▶ **Supplied text**
— begin —
All of this activity around enabling supersonic commercial air travel in the 2020s begs the question as to what type of avionics will be featured on supersonic jets. Based on ongoing research, supersonic cockpits might not need technology that is overly advanced in comparison to what’s in service today.
As an example, in 2017 NASA and Honeywell completed a two-year test that integrated the use of predictive supersonic software and cockpit display technology on a business jet cockpit. That test demonstrated how pilots could predict where and how sonic booms generated by business jets flying faster than the speed of sound would impact populated areas on the ground within their flight paths. While the test flights did not actually fly at supersonic speed, the demonstration simulated supersonic travel in real airspace using real interaction with flight dispatchers and air traffic controllers.
Boom’s chief engineer, Joe Wilding, said one of the main computing components needed to enable supersonic travel will be an upgraded air data computer. That perspective was also confirmed in a recent interview with Thommen Aircraft CEO Stephane Jaquier. According to Jaquier, the Swiss avionics manufacturer’s AC32 digital air data computer has been upgraded to extend the operational airspeed computation range to Mach numbers greater than 1.
— end —
▶ **Short exercise A**
From the supersonic avionics text, write out the passage starting at "All of this" and ending at "air traffic controllers.".
▶ **Short exercise B**
According to the supersonic avionics text, what does Boom's chief engineer say will be one of the main computing components needed to enable supersonic travel?

▶ **Dataset excerpt**
— begin —
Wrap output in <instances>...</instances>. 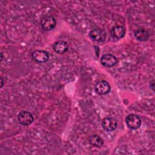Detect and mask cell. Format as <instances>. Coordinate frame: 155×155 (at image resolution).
— end —
▶ **Full answer A**
All of this activity around enabling supersonic commercial air travel in the 2020s begs the question as to what type of avionics will be featured on supersonic jets. Based on ongoing research, supersonic cockpits might not need technology that is overly advanced in comparison to what’s in service today.
As an example, in 2017 NASA and Honeywell completed a two-year test that integrated the use of predictive supersonic software and cockpit display technology on a business jet cockpit. That test demonstrated how pilots could predict where and how sonic booms generated by business jets flying faster than the speed of sound would impact populated areas on the ground within their flight paths. While the test flights did not actually fly at supersonic speed, the demonstration simulated supersonic travel in real airspace using real interaction with flight dispatchers and air traffic controllers.

▶ **Full answer B**
An upgraded air data computer.